Just stumbled upon this fascinating historical market theory that's been circulating again, and honestly, it's worth paying attention to. Back in 1875, an Ohio farmer named Samuel Benner analyzed decades of economic patterns and came up with a cyclical model for when to make money in markets. The guy basically identified three repeating periods that supposedly govern financial movements.



The core idea is pretty straightforward: there are specific periods when to make money by buying, specific periods when to make money by selling, and periods when you should basically stay out of the way. According to Benner's analysis, these cycles repeat with rough consistency.

He identified years of financial panic and crashes that tend to recur roughly every 16-18 years. Years like 1927, 1945, 1965, 1981, 1999, 2019 fit this pattern. The theory suggests these are years to be cautious, not the ideal periods when to make money through aggressive positioning.

Then there are the prosperity years, typically spaced 9-11 years apart.

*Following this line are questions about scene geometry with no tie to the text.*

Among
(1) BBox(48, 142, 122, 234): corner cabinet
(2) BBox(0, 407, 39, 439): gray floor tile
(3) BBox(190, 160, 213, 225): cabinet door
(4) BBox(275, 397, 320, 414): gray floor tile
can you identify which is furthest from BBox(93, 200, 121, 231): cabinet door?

These include 1926, 1935, 1945, 1955, 1962, 1972, and so on. Benner believed these were the actual periods when to make money by selling your positions at peak valuations. The list goes 1998, 2007, 2016, and supposedly 2026 is shaping up to be another one of these peaks.

The third category is what Benner called the buying years, occurring roughly every 7-10 years. 1924, 1931, 1942, 1951, 1958, 1969, 1978, 1985, 1995, 2006, 2011, 2023 were marked as opportunities to accumulate. The theory suggests 2030 and 2041 would follow this pattern.

The practical framework is almost too simple: buy during the recession/low-price years, hold through the good times, then sell when prosperity peaks. Rinse and repeat. What's wild is how this 150-year-old framework keeps getting referenced whenever people try to time markets.

Now here's where it gets interesting for current positioning. If you follow Benner's cycles, we're supposedly entering a transition phase right now in 2026. According to the model, this could be one of those prosperity peaks where you'd want to consider taking profits. Then 2035 supposedly marks another critical inflection point where panic cycles and prosperity cycles align, suggesting potential volatility ahead.

Obviously, this is a historical curiosity more than gospel truth, but the cyclical thinking behind it does reflect something real about market psychology and economic patterns. Whether you're watching traditional markets or crypto cycles, understanding these historical frameworks can help contextualize where we might be in larger market rhythms. The periods when to make money aren't random, and sometimes looking at patterns from a century ago reminds us that markets move in waves, not straight lines.